SOURCE PASSAGE:
--- begin ---

Moz Q&A is closed.
After more than 13 years, and tens of thousands of questions, Moz Q&A closed on 12th December 2024. Whilst we’re not completely removing the content - many posts will still be possible to view - we have locked both new posts and new replies. More details here.
How do I geo-target continents & avoid duplicate content?
-
Hi everyone,
We have a website which will have content tailored for a few locations:
USA: www.site.com
Europe EN: www.site.com/eu
Canada FR: www.site.com/fr-caLink hreflang and the GWT option are designed for countries. I expect a fair amount of duplicate content; the only differences will be in product selection and prices.
What are my options to tell Google that it should serve www.site.com/eu in Europe instead of www.site.com? We are not targeting a particular country on that continent.
Thanks!
-
Moz most definitively need a "give a beer" feature!! Thanks for the in-depth response. We'll also work on building "local" links as you suggest.
We've since changed the structure of the site to :
USA/Canada: www.site.com
Europe EN: www.site.com/en_gb/
Europe FR: www.site.com/fr_fr/
Canada FR: www.site.com/fr/That way we can use hreflang and avoid duplicate content. In your experience, will Google serve www.site.com/fr_fr/ instead of www.site.com/fr/ to Belgium and Switzerland? Will UK and Ireland see www.site.com or www.site.com/en_gb/ ?
Thanks a lot for the answer!
-
Hi there,
As Marcus mentioned before, at the moment geographical targeting is country based, not per continent, so you're correct: hreflang works for languages or / and countries and the geotarget option in Google Webmaster Tools (when you're not using a ccTLD) is only for countries.
So there are really two alternatives: language targeting (although each language is different in each country) or country targeting (which is the ideal in order to connect with each audience, localizing the content as maximum and leveraging all types of local characteristics).
With language targeting you will avoid having content duplication issues (since it will be only one English or one Spanish version), nonetheless, as I mentioned, it can be tricky: The Spanish spoken in Spain is different than the one from Mexico and each other Latin American country. Seasonality and currency are different. People's culture, tastes and local characteristics too. So language based versions might serve to have a "generic" approach to these audience but not really targeting them as specific markets.

--- end ---

WORK TO DO:
a) In the geo-targeting discussion, what two alternatives does the reply that opens with "Hi there" give?
b) Write the next part of the geo-targeting discussion, picking up after its final sentence.
The data has no role in any of this.

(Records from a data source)

--- begin ---

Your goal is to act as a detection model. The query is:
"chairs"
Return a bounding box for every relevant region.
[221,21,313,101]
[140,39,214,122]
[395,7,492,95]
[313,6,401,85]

--- end ---

EXPECTED RESPONSES:
a) Language targeting or country targeting.

b)
On the other hand with country targeting if you have two English versions you can refer each one to the appropriate country with hreflang, ccTLDs (if you use a generic domain, then with the geotarget option in Google Webmaster tool) and then by doing local link building focused on each country, to enhance the popularity of each version there. This would be the recommended approach. If you can't enable many countries because of resources restrictions then start with the most important ones.
More over, from what you mention about targeting Europe as a whole, even if you enable a domain of the type: www.yourbrand.eu for Europe, it is likely to be treated as a generic domain as Google specifies here, and then inside this domain what you would really have --as I understand from your description-- are language versions targeting Europe in General:
- www.yourbrand.eu/ in English (UK, Ireland, etc.)
- www.yourbrand.eu/fr/ in French (In France, Belgium, Switzerland)
- www.yourbrand.eu/es/ in Spanish
- www.yourbrand.eu/de/ in German (for Germany, Switzerland or Austria)
The issue comes when you have the same content in English for your American audience in www.yourbrand.com or in Spanish (for Spanish speakers in the US) in www.yourbrand.com/es/ that could cause a content duplication issue with www.yourbrand.eu/ and www.yourbrand.eu/es/.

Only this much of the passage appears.